PPS - This software is really crappy - what was posted didn't look remotely the same as what showed on my screen when I typed the message. Is this ever going to get fixed?????????


----------



## Madman (Jan 5, 2008)

I don't know how I missed that.


----------



## Al McEvoy (Jan 3, 2008)

I wqrote this on the Yahoo LGB Forum: Send an email to [email protected] requesting the catalog since there are no stores in the US that can redeem it for you. Provide your LGB Club Member #, and attach a clear scanned image of your coupon -all filled out with your info. Or attach a good in-focus close-up digital photo of the filled-out coupon. That has worked for me and everyone who has tried it - and they receive the catalog very quickly from Märklin. 

Al 
With deep respect to our veterans on this Veterans's Day 2008: 
"We sleep safely in our beds because rough men stand ready in the night to visit violence on those who would do us harm." - George Orwell


----------



## GrizzlyFlatsFan (Jan 5, 2008)

After Al posted the information on the LGB family forum, I took a digital photo of my completed catalog coupon. I emailed the digital photo of the coupon to LGB/M. The catalog arrived via air mail in a Trix envelope in less than a week from when the email was sent. If you do the same, I'm sure that you will receive the catalog quickly. 

Hi, Al!


----------



## vsmith (Jan 2, 2008)

Hasn't this catalog been available online for a while now? I know I've read it as such either here or on GSM.


----------



## thekollector (Jan 2, 2008)

Sure Vic, for $20 plus. 

We're discussing the FREE copy for LGB CLUB members in the USA.


----------



## krs (Feb 29, 2008)

Posted By vsmith on 11/13/2008 8:38 AM
Hasn't this catalog been available online for a while now? I know I've read it as such either here or on GSM.

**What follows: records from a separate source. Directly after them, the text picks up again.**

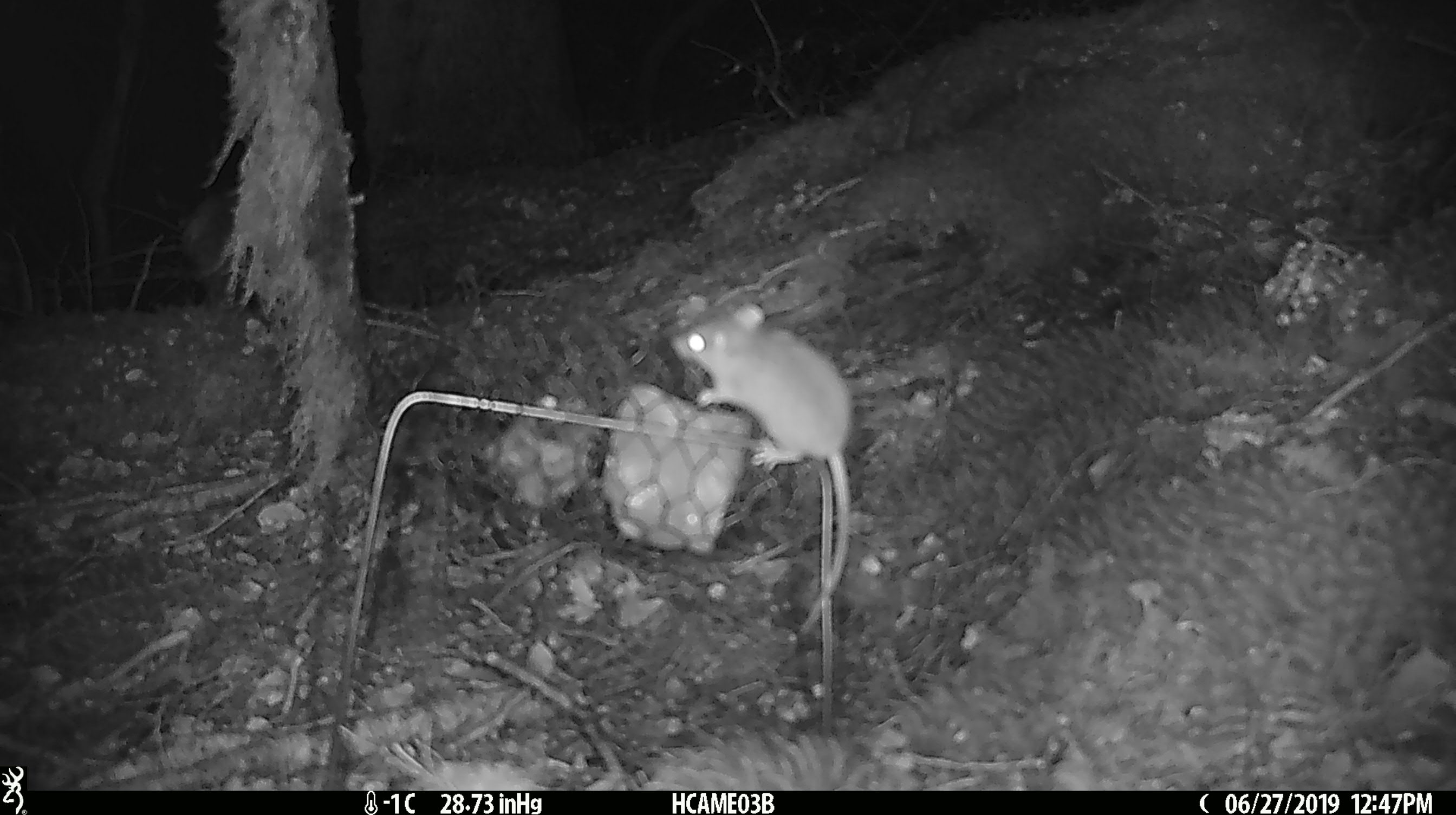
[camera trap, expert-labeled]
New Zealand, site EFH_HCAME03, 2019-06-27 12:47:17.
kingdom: Animalia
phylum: Chordata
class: Mammalia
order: Rodentia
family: Muridae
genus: Mus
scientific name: Mus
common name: mouse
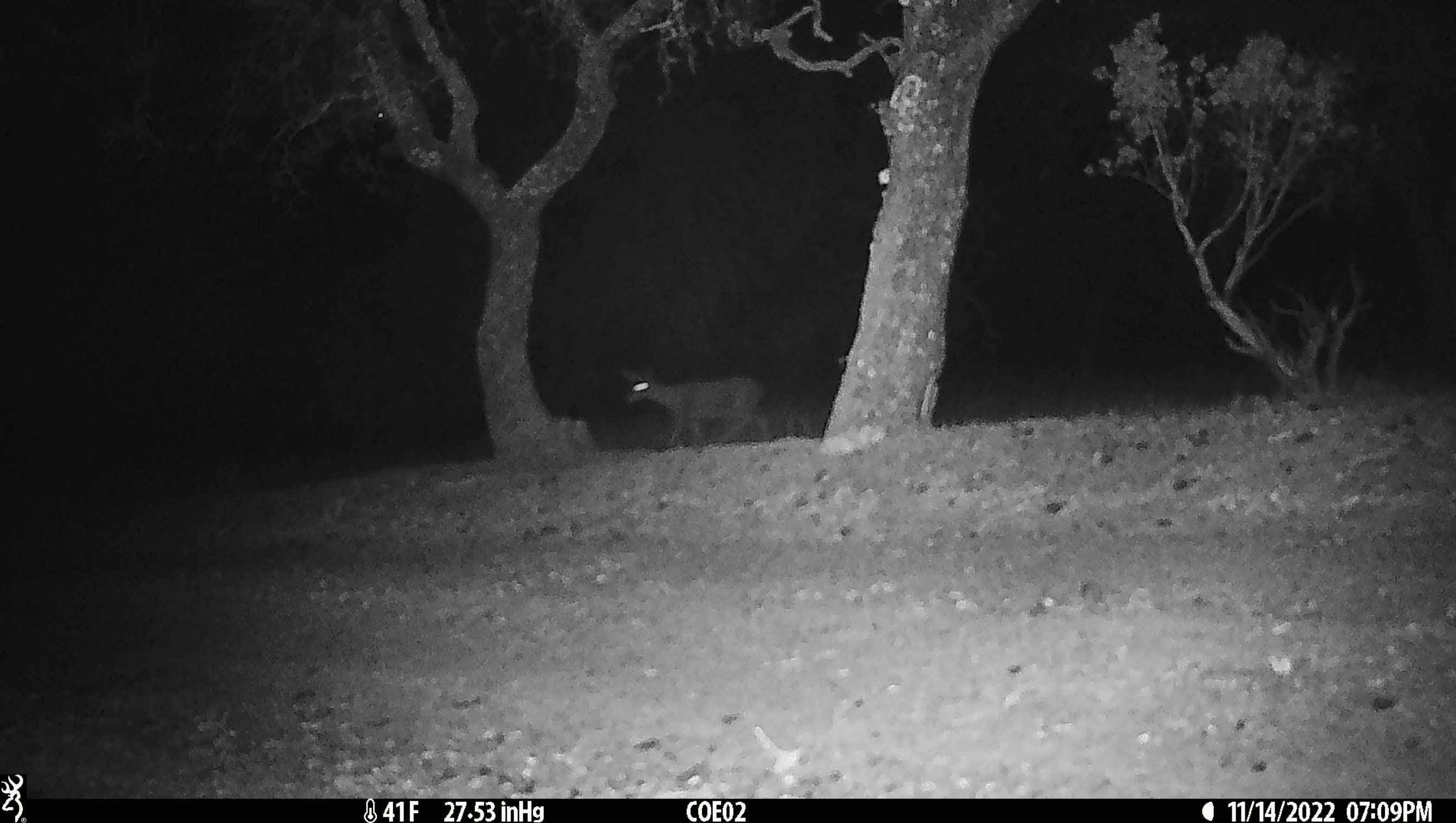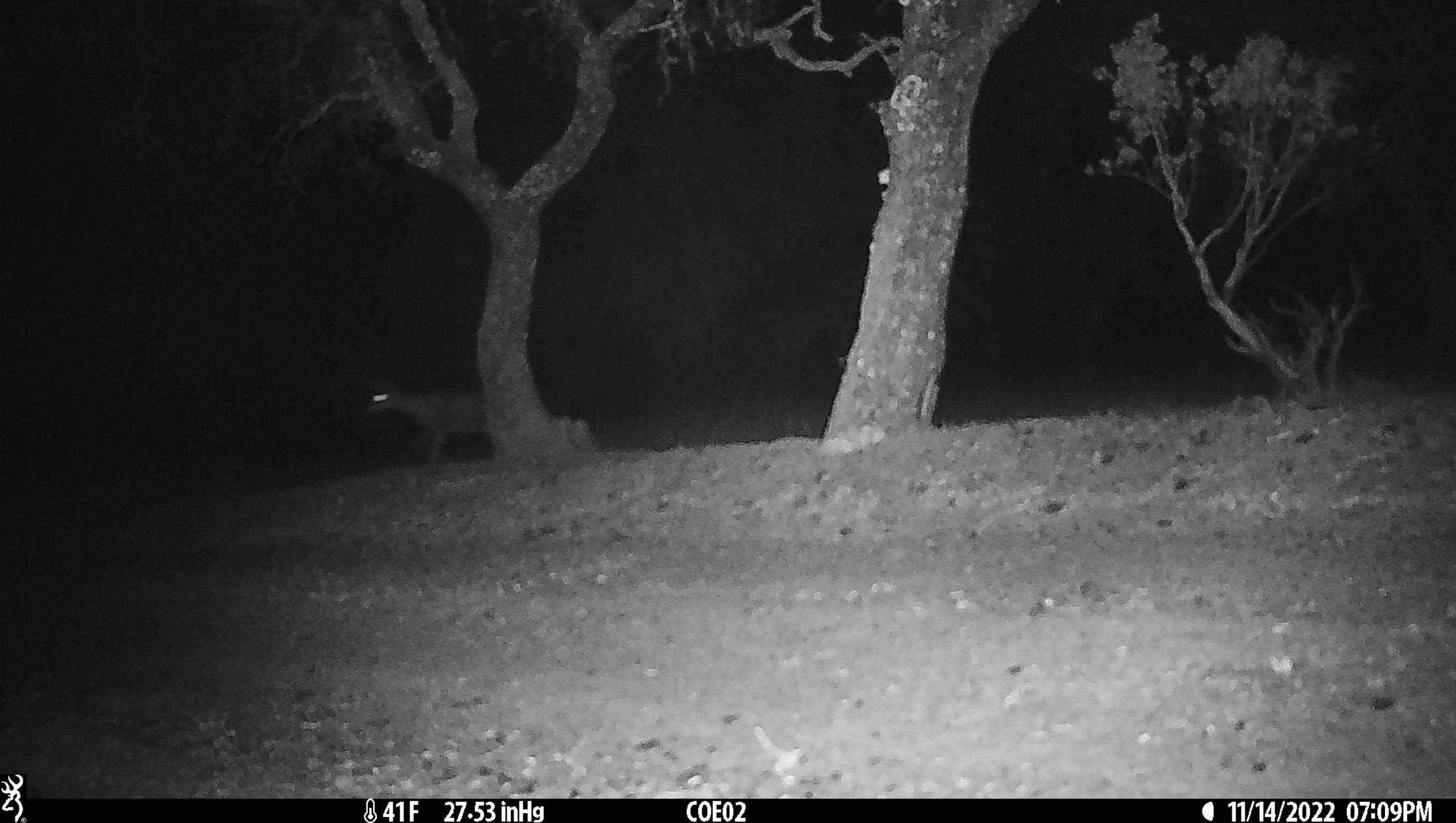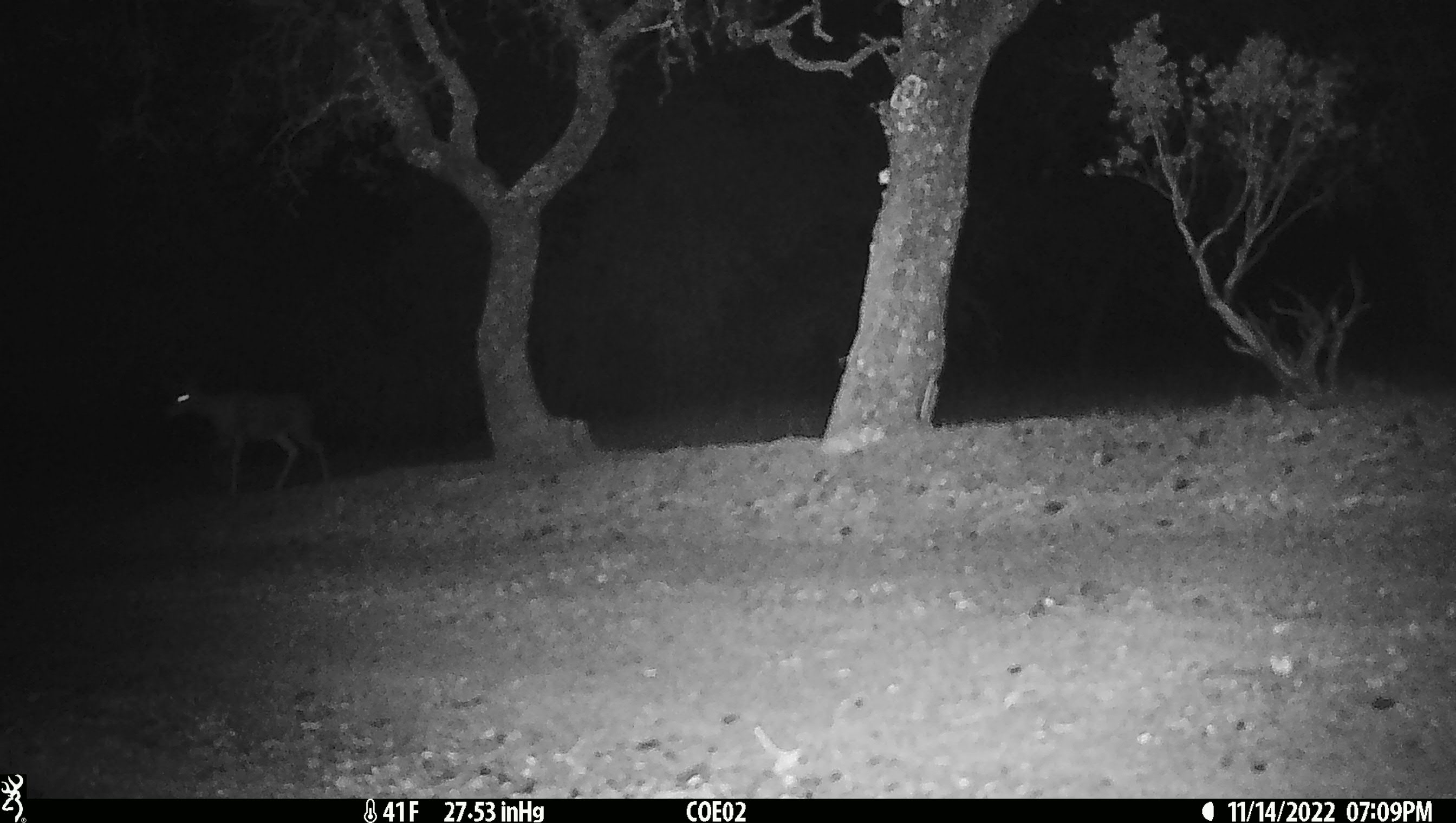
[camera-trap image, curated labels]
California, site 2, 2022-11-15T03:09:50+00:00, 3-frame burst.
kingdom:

The new catalog has been available as a paper copy for about a month now, but definitely not on line. 
What's on line is the 2008 LGB New Item brochure and the detailed availability schedule. 


The availability schedule is updated twice a month and covers all the items that are in the new catalog.
The 2008 New item brochure covers all the new running gear, locos and cars, that LGB is bringing out throughout 2008.

There are no additional new items in the 2008/2009 catalog, so if you have the 2008 new item brochure and say a 2006 catalogue, you will have pictures and descriptions of everything that is available from MLGB per their availability schedule.


Almost all the new 2008 LGB items are also on the Garden Railroad Database website, www.GBDB.info along with the official MLGB description.
Four items are missing because there were no photographs of the models yet - the catalog and new item brochure shows photographs of the prototype. These are:


LGB 21423
LGB 22450
LGB 31520
LGB 31523


Knut


----------



## krs (Feb 29, 2008)

Interesting how different one can read something.

I read "on line" as in a soft copy one can download, the kollector as in "a copy I can buy on line"


----------



## thekollector (Jan 2, 2008)

Yes Knut, I'm a "hard copy" kind of guy!


----------



## vsmith (Jan 2, 2008)

Posted By krs on 11/13/2008 9:15 AM
Posted By vsmith on 11/13/2008 8:38 AM
Hasn't this catalog been available online for a while now? I know I've read it as such either here or on GSM.




What's on line is the 2008 LGB New Item brochure and the detailed availability schedule. 




Knut 







Ahh... that must be what I saw online


----------



## JRT3 (Jan 2, 2008)

I e-mailed a pix file of my copied completed free catalog coupon to the 'club' HQ. Less than two weeks later, it was in my mailbox (~11/21-22). All Euro, as expected, and all unavailable in a brick & mortar store anywhere I know of in the states. Off my list for now. 

John


----------



## stevedenver (Jan 6, 2008)

*got mine last night-the format looks much nicer and more like LGB-nice new photos in some cases too-sorry abou the bold*

lookslike the track and electroics stuff will be back-prices seem to be about the same retail-but with walthers involved-the usual discount may not be around-in which case selling these items in this economy will be more difficult - 

 a few items are new-all euro -and noticably to my american eye-colors are very subdued and protoypical


----------